The students fixed and adapted small, child-friendly race cars unique to each recipient’s needs through the introduction to engineering class at New Trier High School’s Winnetka and Northfield campuses. The class collaborated with Devices 4 Disabled, the Shirley Ryan Ability Lab and the Illinois Spina Bifida Association on a project called GoBabyGo.
“Students adapted everything from the wiring to adding controls to creating seats that will allow each toddler to sit with posture and fully control the vehicle,” wrote Jason Boumstein, the school’s applied arts department chair, in an email to The Record.
GoBabyGo is a project founded by Cole Galloway at the University of Delaware that tasks community members to build small race cars for children ages 1 to 4 who are mobility disabled and cannot use electric wheelchairs because of their young age.
Students worked on the project throughout the fourth quarter and presented the cars at the GoBabyGo workshop on May 28 at New Trier.
“Teams of three-four students used (computer-aided design) to design, 3D printers to make new buttons and controls, rewired each vehicle so a toddler with spina bifida can operate it, create harnesses, new seating and different components such as feeding tube holders,” Boumstein wrote.
Baumstein told The Record that recent graduate Elizabeth Walther took a leadership role in the project and was “instrumental in communication” between everyone involved.
“Without Elizabeth, this project would have never happened!” he wrote.
Walther worked closely with instructor Nate Silvers, who created electrical schematics and 3D printed many of the essential materials for the cars.
Between Silvers and Walther, plus instructors Devan Castellano, Alex Howe and Chip Finck, and around 160 engineering students, five child-sized race cars were repaired and modified over the course of a few weeks.
“Mr. Silvers took the lead on scheduling the final fitting, working with individual families, scheduling students to be present to make custom adjustments and fixes and … families were able to receive their vehicle and final adjustments,” Boumstein wrote.
Boumstein introduced GoBabyGo to his New Trier colleagues after he saw the program featured on the news.

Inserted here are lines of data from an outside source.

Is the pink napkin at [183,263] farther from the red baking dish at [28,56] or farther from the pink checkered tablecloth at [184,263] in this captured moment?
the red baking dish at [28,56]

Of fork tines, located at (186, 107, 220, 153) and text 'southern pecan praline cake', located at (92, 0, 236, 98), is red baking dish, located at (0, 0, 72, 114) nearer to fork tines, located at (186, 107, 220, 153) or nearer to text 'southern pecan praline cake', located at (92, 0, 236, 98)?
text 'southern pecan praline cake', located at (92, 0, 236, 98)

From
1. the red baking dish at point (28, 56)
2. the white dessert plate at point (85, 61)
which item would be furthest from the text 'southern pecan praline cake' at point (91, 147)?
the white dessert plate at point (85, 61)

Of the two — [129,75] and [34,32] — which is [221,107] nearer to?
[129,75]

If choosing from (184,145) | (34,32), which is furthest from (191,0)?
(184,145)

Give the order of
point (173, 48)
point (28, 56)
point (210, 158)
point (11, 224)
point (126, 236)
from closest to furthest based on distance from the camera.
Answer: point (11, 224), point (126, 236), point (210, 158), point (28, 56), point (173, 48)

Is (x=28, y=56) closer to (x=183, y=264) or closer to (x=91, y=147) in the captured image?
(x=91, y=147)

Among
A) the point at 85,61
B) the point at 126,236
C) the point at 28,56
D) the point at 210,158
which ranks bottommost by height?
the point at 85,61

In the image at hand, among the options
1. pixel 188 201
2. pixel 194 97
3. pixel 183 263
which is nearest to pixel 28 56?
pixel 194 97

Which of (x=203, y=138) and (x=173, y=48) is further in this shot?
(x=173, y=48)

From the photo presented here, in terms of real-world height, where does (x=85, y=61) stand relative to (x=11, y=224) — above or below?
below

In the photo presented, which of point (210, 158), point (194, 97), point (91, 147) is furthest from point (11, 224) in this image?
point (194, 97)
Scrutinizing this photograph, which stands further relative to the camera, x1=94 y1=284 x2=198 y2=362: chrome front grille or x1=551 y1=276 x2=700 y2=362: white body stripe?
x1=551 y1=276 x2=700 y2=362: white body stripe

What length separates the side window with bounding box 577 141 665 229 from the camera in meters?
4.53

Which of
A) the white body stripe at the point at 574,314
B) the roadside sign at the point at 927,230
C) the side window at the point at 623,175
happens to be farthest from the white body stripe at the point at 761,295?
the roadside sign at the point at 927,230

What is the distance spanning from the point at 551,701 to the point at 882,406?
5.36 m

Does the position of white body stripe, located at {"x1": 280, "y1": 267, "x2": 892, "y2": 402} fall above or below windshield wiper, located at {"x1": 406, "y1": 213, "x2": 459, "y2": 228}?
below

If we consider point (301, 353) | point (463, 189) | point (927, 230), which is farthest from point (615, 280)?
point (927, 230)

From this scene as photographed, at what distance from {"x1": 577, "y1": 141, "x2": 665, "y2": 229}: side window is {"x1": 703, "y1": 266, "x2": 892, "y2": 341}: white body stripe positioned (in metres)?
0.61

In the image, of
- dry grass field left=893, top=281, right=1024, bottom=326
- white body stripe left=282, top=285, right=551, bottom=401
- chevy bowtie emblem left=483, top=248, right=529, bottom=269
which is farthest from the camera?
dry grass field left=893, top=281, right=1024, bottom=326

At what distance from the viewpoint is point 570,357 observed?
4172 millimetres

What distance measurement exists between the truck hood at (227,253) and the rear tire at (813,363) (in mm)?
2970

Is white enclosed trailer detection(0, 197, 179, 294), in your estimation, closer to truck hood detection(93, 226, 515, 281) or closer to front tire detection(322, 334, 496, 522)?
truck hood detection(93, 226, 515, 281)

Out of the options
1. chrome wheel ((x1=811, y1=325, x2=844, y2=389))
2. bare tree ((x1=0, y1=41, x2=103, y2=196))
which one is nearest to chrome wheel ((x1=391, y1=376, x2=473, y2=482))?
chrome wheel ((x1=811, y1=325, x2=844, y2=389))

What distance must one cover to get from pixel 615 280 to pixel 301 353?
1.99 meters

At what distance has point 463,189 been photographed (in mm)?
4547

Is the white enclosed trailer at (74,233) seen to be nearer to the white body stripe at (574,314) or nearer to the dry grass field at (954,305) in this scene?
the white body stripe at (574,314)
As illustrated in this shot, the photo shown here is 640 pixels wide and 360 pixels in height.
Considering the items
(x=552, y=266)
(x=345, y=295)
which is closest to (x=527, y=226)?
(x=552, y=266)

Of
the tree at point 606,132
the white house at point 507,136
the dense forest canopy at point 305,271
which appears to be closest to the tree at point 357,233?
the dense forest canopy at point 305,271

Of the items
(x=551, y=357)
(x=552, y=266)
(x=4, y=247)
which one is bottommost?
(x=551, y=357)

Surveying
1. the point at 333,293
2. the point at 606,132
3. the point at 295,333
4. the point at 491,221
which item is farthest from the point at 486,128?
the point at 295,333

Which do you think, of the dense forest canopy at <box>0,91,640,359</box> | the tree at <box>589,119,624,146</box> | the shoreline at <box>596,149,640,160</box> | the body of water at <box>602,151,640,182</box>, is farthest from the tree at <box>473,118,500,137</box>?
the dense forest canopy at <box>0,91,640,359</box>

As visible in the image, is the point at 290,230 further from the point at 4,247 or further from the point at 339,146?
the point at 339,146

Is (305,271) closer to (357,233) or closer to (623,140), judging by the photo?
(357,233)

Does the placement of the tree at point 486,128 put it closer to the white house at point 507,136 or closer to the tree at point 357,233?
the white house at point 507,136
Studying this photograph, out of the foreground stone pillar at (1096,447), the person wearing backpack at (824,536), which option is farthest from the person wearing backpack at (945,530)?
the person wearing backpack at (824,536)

“We are always looking at a way in applied arts to teach students through authentic, purposeful projects,” he wrote. “Anytime we can do that and make an impact, we try and find a way to develop curriculum around it.”
Though faculty and students played an integral role in the program’s success this year, GoBabyGo would not have been possible at New Trier without funding.
The program was granted a total of $7,500 — $5,000 grant from the New Trier Educational Foundation and $2,500 from a private donation — to fund the program for the 2021-2022 academic year, and New Trier on Thursday, June 16, received a second round of funding — $7,500 — from the educational foundation to continue GoBabyGo next school year
“With additional funding, the students could make additional modifications, build additional cars, and expand their impact,” wrote Elizabeth Mayer, New Trier Educational Foundation’s executive director, in an email to The Record.
She said the program’s funding year-to-year is dependent on New Trier’s class sizes, but there are hundreds of young children in Illinois waiting on these devices.
Nationwide, more than 40 schools and service groups have adopted the GoBabyGo project. Along with race cars, GoBabyGo also has programs for wearable technology for children and harness systems that help people regain mobility.
New Trier is committed to the GoBabyGo project for the next three years, said Boumstein. Each semester, engineering students will have the opportunity to fix up these cars for a new group of children.
“Our students not only learned engineering principles, they felt the impact and will remember it for the rest of their lives,” Boumstein wrote. “ They made a difference and an impact in the world.”